◆ **Short exercise**
Copy every line of the listing exactly.

--- Start of Data to process ---

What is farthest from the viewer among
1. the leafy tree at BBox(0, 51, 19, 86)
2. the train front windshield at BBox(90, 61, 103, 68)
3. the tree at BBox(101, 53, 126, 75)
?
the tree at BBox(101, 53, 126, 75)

--- End of Data to process ---

◆ **Task answer**
What is farthest from the viewer among
1. the leafy tree at BBox(0, 51, 19, 86)
2. the train front windshield at BBox(90, 61, 103, 68)
3. the tree at BBox(101, 53, 126, 75)
?
the tree at BBox(101, 53, 126, 75)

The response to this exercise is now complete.